Cette structuration tarde à se faire puisque jusqu'ici il n'y a pas encore un congrès qui permet de structurer et de sceller les bases institutionnelles du parti au niveau local. Et cela crée un désordre au sein du parti. Vous avez vu qu'avec les renouvellements en vue, les responsables locaux, au niveau de la base, se livrent à des batailles extrêmement rudes pour le contrôle des coordinations départementales ou des unions régionales.

À côté de ce manque de structuration, un foisonnement de mouvements et d'organisations gravitent tout autour de ce parti...

L'Apr est dans une logique de dynamisation et de mobilisation. Il veut ratisser large et le président de la République l'a dit clairement. ''Je veux travailler avec toutes les bonnes volontés qui veulent bien cheminer avec moi pour que le Sénégal puisse se développer.'' Donc, il est dans une logique de massification de son parti. Et quand on est dans une logique de massification, on n'exclut aucun soutien et c'est cela qui fait qu'aujourd'hui il y a un trop-plein de mouvements affiliés, des organisations satellites qui gravitent autour de l'Apr.

Cela crée des jaloux au niveau des militants de base de l'Apr, ceux qui étaient sortis du Pds pour aller avec Macky Sall et ceux qui ont cheminé avec lui jusqu'à l'élection de 2012. Ceux-là sont déjà assez jaloux de cette grande coalition qui s'appelle Benno Bokk Yaakaar (BBY).

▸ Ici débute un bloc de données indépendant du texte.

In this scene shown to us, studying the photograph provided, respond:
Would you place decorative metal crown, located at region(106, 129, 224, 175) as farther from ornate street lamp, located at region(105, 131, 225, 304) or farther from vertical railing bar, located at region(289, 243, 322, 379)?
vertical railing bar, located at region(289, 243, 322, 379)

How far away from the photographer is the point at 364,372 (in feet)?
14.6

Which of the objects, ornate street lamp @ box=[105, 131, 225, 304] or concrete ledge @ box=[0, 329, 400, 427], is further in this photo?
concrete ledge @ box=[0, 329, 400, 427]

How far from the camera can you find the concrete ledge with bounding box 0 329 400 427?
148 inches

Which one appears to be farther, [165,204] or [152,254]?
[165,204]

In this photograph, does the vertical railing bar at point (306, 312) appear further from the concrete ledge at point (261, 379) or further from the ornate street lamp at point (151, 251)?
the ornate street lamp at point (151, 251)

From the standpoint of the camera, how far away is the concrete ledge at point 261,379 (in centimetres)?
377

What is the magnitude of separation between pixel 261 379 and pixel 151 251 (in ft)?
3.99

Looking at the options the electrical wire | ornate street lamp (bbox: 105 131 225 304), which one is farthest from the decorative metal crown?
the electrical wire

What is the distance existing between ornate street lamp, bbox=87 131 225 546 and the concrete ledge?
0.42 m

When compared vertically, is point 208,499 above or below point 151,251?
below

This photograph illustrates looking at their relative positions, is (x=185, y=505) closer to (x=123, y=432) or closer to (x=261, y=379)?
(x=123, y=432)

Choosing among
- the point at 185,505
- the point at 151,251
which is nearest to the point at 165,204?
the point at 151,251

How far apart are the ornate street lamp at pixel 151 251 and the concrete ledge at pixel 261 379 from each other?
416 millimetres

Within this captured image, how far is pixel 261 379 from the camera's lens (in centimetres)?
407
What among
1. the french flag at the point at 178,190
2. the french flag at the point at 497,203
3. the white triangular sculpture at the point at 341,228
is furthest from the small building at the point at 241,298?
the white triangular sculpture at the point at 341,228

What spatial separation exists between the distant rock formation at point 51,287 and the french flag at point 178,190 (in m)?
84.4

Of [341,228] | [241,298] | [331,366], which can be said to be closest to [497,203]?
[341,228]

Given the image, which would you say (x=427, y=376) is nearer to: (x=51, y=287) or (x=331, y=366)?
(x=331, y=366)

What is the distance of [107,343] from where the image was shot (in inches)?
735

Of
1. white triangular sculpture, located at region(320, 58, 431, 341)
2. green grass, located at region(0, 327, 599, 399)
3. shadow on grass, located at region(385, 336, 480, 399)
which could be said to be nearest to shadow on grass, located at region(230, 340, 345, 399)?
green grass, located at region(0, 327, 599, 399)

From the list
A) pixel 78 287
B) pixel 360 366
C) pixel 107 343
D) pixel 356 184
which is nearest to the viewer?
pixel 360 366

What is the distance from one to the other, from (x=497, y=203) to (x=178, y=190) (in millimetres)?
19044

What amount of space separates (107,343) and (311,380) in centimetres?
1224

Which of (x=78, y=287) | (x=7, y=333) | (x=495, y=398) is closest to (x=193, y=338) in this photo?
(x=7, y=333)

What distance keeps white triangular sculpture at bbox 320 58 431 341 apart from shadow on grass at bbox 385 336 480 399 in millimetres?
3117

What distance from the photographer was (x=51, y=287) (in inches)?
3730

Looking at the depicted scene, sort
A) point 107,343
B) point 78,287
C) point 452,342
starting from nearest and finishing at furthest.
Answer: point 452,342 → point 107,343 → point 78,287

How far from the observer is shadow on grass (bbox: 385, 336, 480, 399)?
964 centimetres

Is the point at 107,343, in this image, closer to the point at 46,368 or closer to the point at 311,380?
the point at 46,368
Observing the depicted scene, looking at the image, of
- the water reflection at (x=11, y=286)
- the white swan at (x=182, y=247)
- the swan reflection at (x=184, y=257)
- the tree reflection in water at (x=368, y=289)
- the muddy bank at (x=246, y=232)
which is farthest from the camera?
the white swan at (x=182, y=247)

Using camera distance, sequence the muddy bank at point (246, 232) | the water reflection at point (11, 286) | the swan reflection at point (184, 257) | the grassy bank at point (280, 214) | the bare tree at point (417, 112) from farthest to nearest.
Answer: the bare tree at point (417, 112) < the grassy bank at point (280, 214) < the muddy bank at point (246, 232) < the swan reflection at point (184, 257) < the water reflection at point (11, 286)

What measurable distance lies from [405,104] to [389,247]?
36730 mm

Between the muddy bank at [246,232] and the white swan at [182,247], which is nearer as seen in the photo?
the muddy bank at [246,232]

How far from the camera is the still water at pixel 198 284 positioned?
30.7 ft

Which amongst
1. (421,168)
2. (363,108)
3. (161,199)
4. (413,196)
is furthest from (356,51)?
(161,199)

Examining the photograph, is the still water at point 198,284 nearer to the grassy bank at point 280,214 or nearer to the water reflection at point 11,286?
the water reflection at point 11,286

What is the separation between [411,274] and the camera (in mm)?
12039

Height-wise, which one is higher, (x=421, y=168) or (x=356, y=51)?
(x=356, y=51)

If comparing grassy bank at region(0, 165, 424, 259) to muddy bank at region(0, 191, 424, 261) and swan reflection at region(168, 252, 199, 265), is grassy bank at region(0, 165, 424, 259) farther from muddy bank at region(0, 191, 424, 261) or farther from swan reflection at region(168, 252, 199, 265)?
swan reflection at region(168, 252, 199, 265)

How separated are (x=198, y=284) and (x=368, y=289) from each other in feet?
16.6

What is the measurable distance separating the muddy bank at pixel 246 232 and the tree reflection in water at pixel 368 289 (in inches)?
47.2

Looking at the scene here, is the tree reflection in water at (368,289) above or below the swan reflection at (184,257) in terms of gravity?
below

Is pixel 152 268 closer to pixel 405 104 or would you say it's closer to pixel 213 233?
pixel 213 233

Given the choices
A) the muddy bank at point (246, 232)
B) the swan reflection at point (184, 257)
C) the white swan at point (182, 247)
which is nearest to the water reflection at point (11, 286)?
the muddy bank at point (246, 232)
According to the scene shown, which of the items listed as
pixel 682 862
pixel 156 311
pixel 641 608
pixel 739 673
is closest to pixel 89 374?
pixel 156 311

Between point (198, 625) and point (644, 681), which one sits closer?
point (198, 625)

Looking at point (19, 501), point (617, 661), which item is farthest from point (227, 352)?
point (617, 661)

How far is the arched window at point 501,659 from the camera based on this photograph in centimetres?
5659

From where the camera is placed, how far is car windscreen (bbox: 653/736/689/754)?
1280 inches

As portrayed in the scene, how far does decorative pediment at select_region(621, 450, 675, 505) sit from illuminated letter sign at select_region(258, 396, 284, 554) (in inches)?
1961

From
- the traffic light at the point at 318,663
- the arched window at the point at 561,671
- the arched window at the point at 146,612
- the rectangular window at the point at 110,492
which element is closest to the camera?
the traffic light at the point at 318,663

En plus de cela, cette situation crée un certain cafouillage au sein des structures de l'Apr et y entrave la lisibilité.

 Comme parti politique, ça pose problème !

En tant que parti politique, l'Apr n'existe pas encore et a tout intérêt en ce moment à cheminer avec les autres. Mais ce cheminement avec les autres se fait au prix d'une dépendance par rapport à ses alliés et à des organisations satellites. C'est un parti parasite qui ne peut vivre qu'avec les autres. C'est cela le malheur de l'Apr et cela créé une certaine lourdeur dans l'organisation et le fonctionnement, surtout au niveau local.

C'est ce qui explique ce degré de violence qu'on a vu chez les Farba Ngom et autres... On ne peut remédier à cette situation que quand il y a un congrès qui institue officiellement les structures du parti et désigne les responsables. Sinon, si cette situation persiste, cela risque d'être préjudiciable au président de la République.